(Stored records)

· · · · ·

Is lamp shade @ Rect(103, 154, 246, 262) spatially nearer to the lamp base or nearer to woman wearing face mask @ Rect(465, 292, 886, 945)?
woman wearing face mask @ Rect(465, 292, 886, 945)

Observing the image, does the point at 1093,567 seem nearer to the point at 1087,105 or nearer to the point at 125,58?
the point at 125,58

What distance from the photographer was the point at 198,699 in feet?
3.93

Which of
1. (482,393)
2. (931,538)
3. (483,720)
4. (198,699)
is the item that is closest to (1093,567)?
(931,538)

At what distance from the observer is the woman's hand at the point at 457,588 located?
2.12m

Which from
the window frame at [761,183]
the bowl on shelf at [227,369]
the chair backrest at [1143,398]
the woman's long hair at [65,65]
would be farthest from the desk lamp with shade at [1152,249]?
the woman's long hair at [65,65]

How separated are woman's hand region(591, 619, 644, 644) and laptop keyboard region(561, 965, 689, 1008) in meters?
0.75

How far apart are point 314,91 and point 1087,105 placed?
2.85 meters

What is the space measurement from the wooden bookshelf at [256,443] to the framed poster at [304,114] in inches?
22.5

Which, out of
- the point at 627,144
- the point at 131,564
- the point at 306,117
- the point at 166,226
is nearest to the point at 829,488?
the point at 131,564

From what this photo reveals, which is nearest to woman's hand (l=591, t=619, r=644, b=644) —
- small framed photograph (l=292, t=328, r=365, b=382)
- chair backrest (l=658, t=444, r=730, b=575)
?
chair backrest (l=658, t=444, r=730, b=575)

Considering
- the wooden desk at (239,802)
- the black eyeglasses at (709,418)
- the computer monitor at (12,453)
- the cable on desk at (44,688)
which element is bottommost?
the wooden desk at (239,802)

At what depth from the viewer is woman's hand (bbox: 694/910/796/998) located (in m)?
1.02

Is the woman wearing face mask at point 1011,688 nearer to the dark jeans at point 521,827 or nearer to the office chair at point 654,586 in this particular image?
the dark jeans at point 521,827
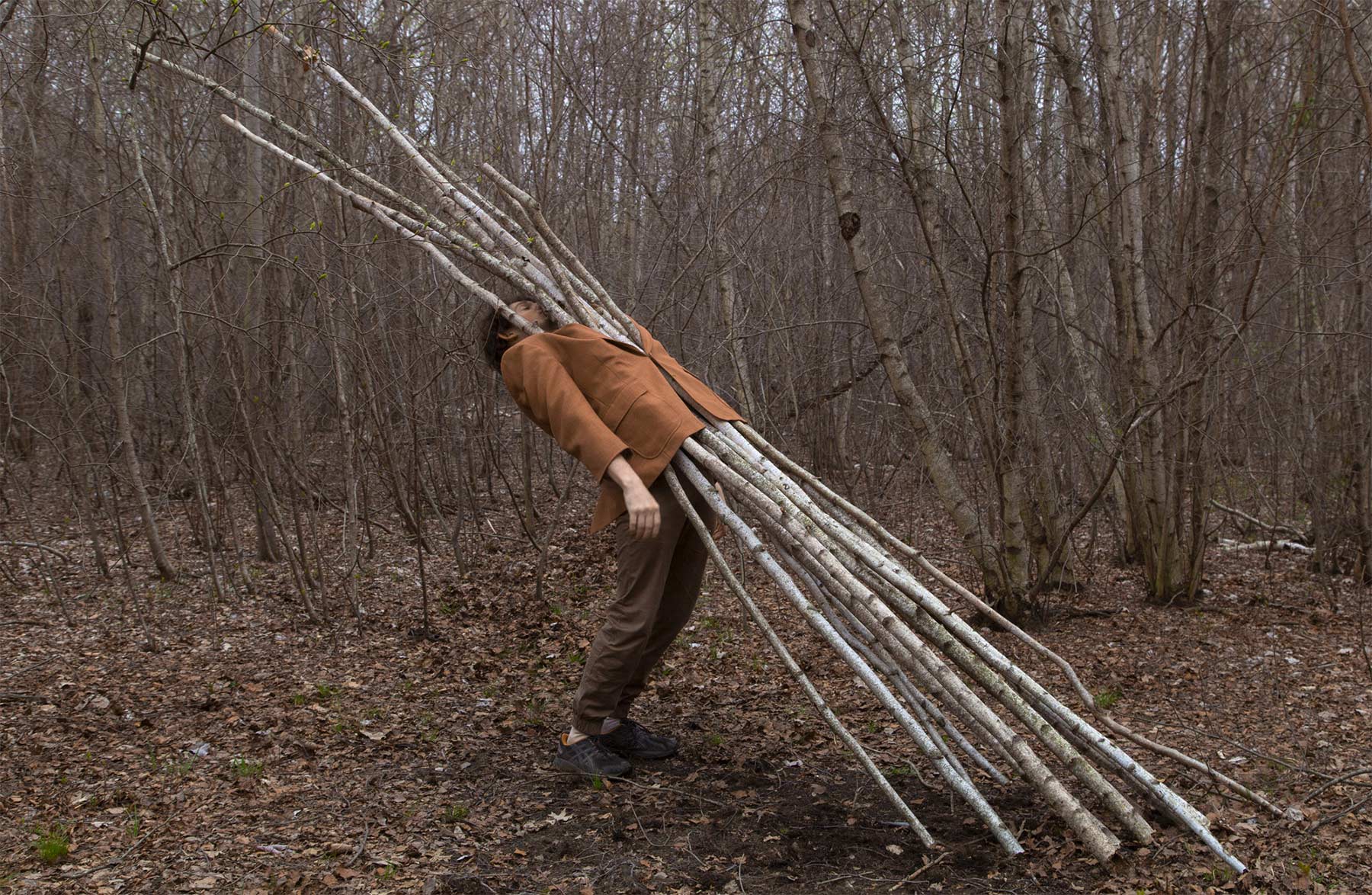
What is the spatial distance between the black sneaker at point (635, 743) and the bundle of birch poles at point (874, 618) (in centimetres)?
67

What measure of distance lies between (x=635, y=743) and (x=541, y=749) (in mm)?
439

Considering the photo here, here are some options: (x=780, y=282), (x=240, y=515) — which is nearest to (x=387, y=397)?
(x=240, y=515)

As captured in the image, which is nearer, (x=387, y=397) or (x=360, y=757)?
(x=360, y=757)

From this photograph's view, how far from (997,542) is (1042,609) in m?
0.62

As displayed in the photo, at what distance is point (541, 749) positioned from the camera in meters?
4.02

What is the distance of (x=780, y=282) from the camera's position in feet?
29.5

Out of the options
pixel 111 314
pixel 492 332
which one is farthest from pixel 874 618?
pixel 111 314

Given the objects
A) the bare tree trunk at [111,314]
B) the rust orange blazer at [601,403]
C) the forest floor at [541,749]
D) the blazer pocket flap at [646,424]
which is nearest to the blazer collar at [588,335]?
the rust orange blazer at [601,403]

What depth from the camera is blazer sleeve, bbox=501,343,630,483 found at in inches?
132

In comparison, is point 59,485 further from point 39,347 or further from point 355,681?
point 355,681

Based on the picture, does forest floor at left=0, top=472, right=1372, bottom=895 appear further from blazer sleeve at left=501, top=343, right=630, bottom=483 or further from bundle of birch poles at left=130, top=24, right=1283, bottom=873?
blazer sleeve at left=501, top=343, right=630, bottom=483

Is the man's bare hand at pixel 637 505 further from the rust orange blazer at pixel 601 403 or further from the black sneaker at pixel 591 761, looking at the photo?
the black sneaker at pixel 591 761

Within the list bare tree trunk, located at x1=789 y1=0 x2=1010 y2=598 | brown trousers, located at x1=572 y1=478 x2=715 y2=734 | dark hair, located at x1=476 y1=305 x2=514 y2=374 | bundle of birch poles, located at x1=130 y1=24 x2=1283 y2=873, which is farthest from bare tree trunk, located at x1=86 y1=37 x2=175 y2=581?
bare tree trunk, located at x1=789 y1=0 x2=1010 y2=598

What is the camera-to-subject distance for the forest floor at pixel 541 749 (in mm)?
2861
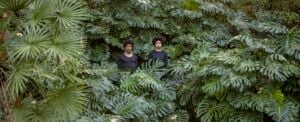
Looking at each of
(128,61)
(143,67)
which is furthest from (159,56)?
(128,61)

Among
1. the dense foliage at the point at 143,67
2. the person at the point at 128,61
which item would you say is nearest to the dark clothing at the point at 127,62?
the person at the point at 128,61

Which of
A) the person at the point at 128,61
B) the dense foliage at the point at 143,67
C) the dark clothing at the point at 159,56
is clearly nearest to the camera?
the dense foliage at the point at 143,67

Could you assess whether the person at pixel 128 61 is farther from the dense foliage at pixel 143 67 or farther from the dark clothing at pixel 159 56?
the dark clothing at pixel 159 56

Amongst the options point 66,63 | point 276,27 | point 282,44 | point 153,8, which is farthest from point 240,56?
point 153,8

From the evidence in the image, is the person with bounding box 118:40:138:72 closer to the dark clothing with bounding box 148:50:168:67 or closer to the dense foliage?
the dense foliage

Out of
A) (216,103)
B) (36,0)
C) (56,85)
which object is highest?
(36,0)

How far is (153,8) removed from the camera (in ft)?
32.7

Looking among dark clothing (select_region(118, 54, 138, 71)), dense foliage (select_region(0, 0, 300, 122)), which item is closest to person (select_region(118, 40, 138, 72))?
dark clothing (select_region(118, 54, 138, 71))

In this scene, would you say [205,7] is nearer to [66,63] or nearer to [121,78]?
[121,78]

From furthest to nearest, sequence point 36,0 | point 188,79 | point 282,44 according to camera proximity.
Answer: point 188,79
point 282,44
point 36,0

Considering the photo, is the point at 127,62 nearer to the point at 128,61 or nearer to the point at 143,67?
the point at 128,61

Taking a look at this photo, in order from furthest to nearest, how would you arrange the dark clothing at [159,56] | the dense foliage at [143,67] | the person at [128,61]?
1. the dark clothing at [159,56]
2. the person at [128,61]
3. the dense foliage at [143,67]

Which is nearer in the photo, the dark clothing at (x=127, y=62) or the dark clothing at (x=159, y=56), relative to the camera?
the dark clothing at (x=127, y=62)

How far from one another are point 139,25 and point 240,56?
3.00m
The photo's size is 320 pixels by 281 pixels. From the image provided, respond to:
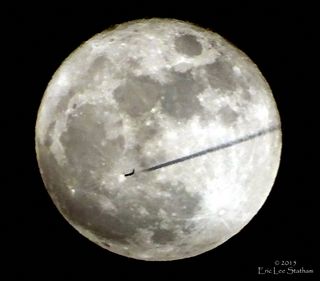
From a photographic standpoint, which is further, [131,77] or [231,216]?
[231,216]

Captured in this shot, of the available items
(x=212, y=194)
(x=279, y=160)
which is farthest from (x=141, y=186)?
(x=279, y=160)

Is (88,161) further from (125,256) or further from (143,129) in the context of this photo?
(125,256)

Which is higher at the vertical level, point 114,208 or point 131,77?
point 131,77

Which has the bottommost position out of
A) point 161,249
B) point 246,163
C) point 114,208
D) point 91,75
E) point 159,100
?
point 161,249

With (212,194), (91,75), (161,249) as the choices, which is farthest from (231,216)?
(91,75)

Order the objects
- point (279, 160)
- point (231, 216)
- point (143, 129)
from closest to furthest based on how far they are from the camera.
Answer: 1. point (143, 129)
2. point (231, 216)
3. point (279, 160)

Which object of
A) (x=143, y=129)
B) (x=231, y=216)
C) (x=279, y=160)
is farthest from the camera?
(x=279, y=160)
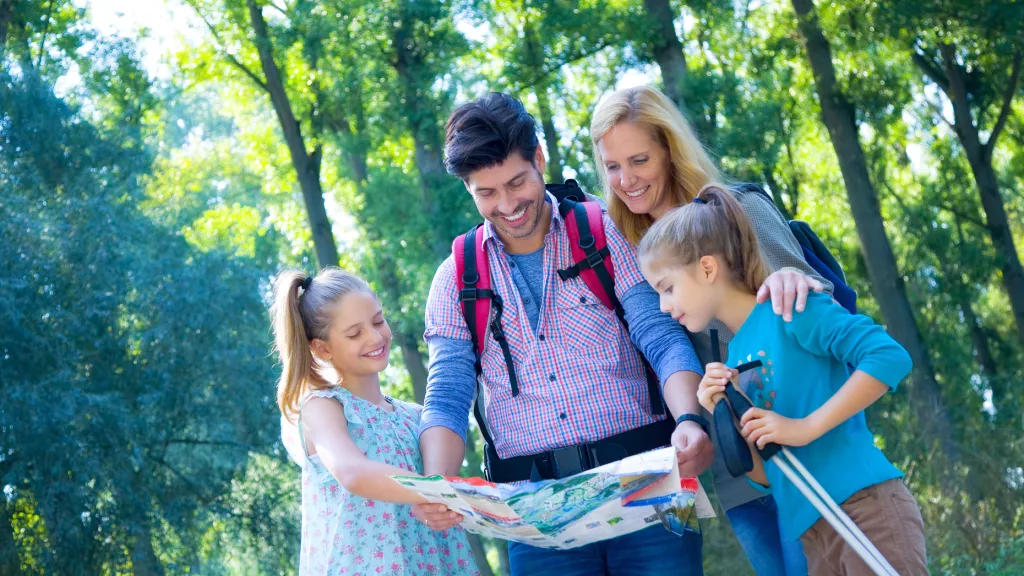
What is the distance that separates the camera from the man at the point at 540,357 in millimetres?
3377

· · · · ·

▶ _PROBLEM TO SOLVE_
Copy every one of the stored entries above word for word, leaving out the pictures.

▶ _OUTPUT FOR THIS TASK_
Is lamp shade @ Rect(103, 154, 246, 262) spatially nearer to the lamp base or nearer to woman wearing face mask @ Rect(465, 292, 886, 945)?
woman wearing face mask @ Rect(465, 292, 886, 945)

Observing the image, does the point at 1093,567 seem nearer to the point at 1087,105 or nearer to the point at 125,58?
the point at 125,58

What distance from the photographer was the point at 198,699 in feet?
3.93

Which of
1. (482,393)
2. (931,538)
3. (483,720)
4. (198,699)
is the item that is closest to (1093,567)?
(931,538)

At what distance from the observer is the woman's hand at the point at 457,588 located?
2.12m

Which from
the window frame at [761,183]
the bowl on shelf at [227,369]
the chair backrest at [1143,398]
the woman's long hair at [65,65]
would be farthest from the desk lamp with shade at [1152,249]?
the woman's long hair at [65,65]

How separated are woman's hand region(591, 619, 644, 644) and laptop keyboard region(561, 965, 689, 1008) in meters?
0.75

How far apart are point 314,91 and point 1087,105 placed?
2.85 meters

What is the space measurement from the wooden bookshelf at [256,443] to the framed poster at [304,114] in inches?
22.5

Which, out of
- the point at 627,144
- the point at 131,564
- the point at 306,117
- the point at 166,226
is nearest to the point at 829,488?
the point at 131,564

From what this photo reveals, which is nearest to woman's hand (l=591, t=619, r=644, b=644) —
- small framed photograph (l=292, t=328, r=365, b=382)
- chair backrest (l=658, t=444, r=730, b=575)
?
chair backrest (l=658, t=444, r=730, b=575)

Considering
- the wooden desk at (239,802)
- the black eyeglasses at (709,418)
- the computer monitor at (12,453)
- the cable on desk at (44,688)
which element is bottommost?
the wooden desk at (239,802)

At what depth from the viewer is woman's hand (bbox: 694/910/796/998) located (in m)?
1.02

Is the woman wearing face mask at point 1011,688 nearer to the dark jeans at point 521,827 or nearer to the office chair at point 654,586 in this particular image?
the dark jeans at point 521,827
What is the spatial distance between the black sneaker at point (635, 743) and the bundle of birch poles at point (874, 618) (in centimetres)?
67

What measure of distance lies between (x=635, y=743) and (x=541, y=749) (in mm)?
439

Considering the photo here, here are some options: (x=780, y=282), (x=240, y=515) — which is nearest to (x=387, y=397)?
(x=240, y=515)

As captured in the image, which is nearer, (x=387, y=397) or (x=360, y=757)?
(x=360, y=757)

From this photograph's view, how far from (997,542) is (1042,609) in m?
0.62

As displayed in the photo, at what distance is point (541, 749) positioned from the camera in meters?
4.02

What is the distance of (x=780, y=282) from the camera's position in feet?
29.5

Out of the options
pixel 111 314
pixel 492 332
which one is farthest from pixel 874 618?
pixel 111 314

Given the objects
A) the bare tree trunk at [111,314]
B) the rust orange blazer at [601,403]
C) the forest floor at [541,749]
D) the blazer pocket flap at [646,424]
which is nearest to the blazer collar at [588,335]?
the rust orange blazer at [601,403]

What depth from the camera is blazer sleeve, bbox=501,343,630,483 found at in inches?
132

In comparison, is point 59,485 further from point 39,347 or further from point 355,681?
point 355,681

Based on the picture, does forest floor at left=0, top=472, right=1372, bottom=895 appear further from blazer sleeve at left=501, top=343, right=630, bottom=483 or further from bundle of birch poles at left=130, top=24, right=1283, bottom=873?
blazer sleeve at left=501, top=343, right=630, bottom=483

Is the man's bare hand at pixel 637 505 further from the rust orange blazer at pixel 601 403 or further from the black sneaker at pixel 591 761, looking at the photo?
the black sneaker at pixel 591 761

Within the list bare tree trunk, located at x1=789 y1=0 x2=1010 y2=598 | brown trousers, located at x1=572 y1=478 x2=715 y2=734 | dark hair, located at x1=476 y1=305 x2=514 y2=374 | bundle of birch poles, located at x1=130 y1=24 x2=1283 y2=873, which is farthest from bare tree trunk, located at x1=86 y1=37 x2=175 y2=581?
bare tree trunk, located at x1=789 y1=0 x2=1010 y2=598

What is the camera-to-subject distance for the forest floor at pixel 541 749 (in mm)?
2861
Looking at each of
(128,61)
(143,67)
which is furthest from (159,56)?
(128,61)

Among
1. the dense foliage at the point at 143,67
2. the person at the point at 128,61
which item would you say is nearest to the dark clothing at the point at 127,62?
the person at the point at 128,61

Which of
A) the person at the point at 128,61
B) the dense foliage at the point at 143,67
C) the dark clothing at the point at 159,56
is clearly nearest to the camera?
the dense foliage at the point at 143,67

Could you assess whether the person at pixel 128 61 is farther from the dense foliage at pixel 143 67 or farther from the dark clothing at pixel 159 56?
the dark clothing at pixel 159 56

Amongst the options point 66,63 | point 276,27 | point 282,44 | point 153,8, which is farthest from point 240,56?
point 153,8

From the evidence in the image, is the person with bounding box 118:40:138:72 closer to the dark clothing with bounding box 148:50:168:67 or closer to the dense foliage?
the dense foliage

Out of
A) (216,103)
B) (36,0)
C) (56,85)
which object is highest?
(36,0)

How far is (153,8) removed from the camera (in ft)?
32.7

Looking among dark clothing (select_region(118, 54, 138, 71)), dense foliage (select_region(0, 0, 300, 122)), which item is closest to person (select_region(118, 40, 138, 72))?
dark clothing (select_region(118, 54, 138, 71))

In this scene, would you say [205,7] is nearer to [66,63] or nearer to [121,78]?
[121,78]

From furthest to nearest, sequence point 36,0 | point 188,79 | point 282,44 according to camera proximity.
Answer: point 188,79
point 282,44
point 36,0

Considering the photo, is the point at 127,62 nearer to the point at 128,61 or nearer to the point at 143,67?
the point at 128,61

Taking a look at this photo, in order from furthest to nearest, how would you arrange the dark clothing at [159,56] | the dense foliage at [143,67] | the person at [128,61]?
1. the dark clothing at [159,56]
2. the person at [128,61]
3. the dense foliage at [143,67]

Which is nearer in the photo, the dark clothing at (x=127, y=62) or the dark clothing at (x=159, y=56), relative to the camera?
the dark clothing at (x=127, y=62)

How far from one another are point 139,25 and point 240,56?
3.00m
The photo's size is 320 pixels by 281 pixels. From the image provided, respond to:
From a photographic standpoint, which is further, [131,77] or [231,216]?
[231,216]

Captured in this shot, of the available items
(x=212, y=194)
(x=279, y=160)
which is farthest from (x=141, y=186)?
(x=279, y=160)

Is (88,161) further from (125,256) or further from (143,129) in the context of this photo?
(125,256)

Which is higher at the vertical level, point 114,208 or point 131,77?
point 131,77

Which has the bottommost position out of
A) point 161,249
B) point 246,163
C) point 114,208
D) point 91,75
E) point 159,100
?
point 161,249

With (212,194), (91,75), (161,249) as the choices, which is farthest from (231,216)?
(91,75)

Order the objects
- point (279, 160)
- point (231, 216)
- point (143, 129)
from closest to furthest based on how far they are from the camera.
Answer: 1. point (143, 129)
2. point (231, 216)
3. point (279, 160)

Which object of
A) (x=143, y=129)
B) (x=231, y=216)
C) (x=279, y=160)
is farthest from the camera?
(x=279, y=160)
What is the distance that separates the camera from the man at the point at 540,357 in millimetres?
3377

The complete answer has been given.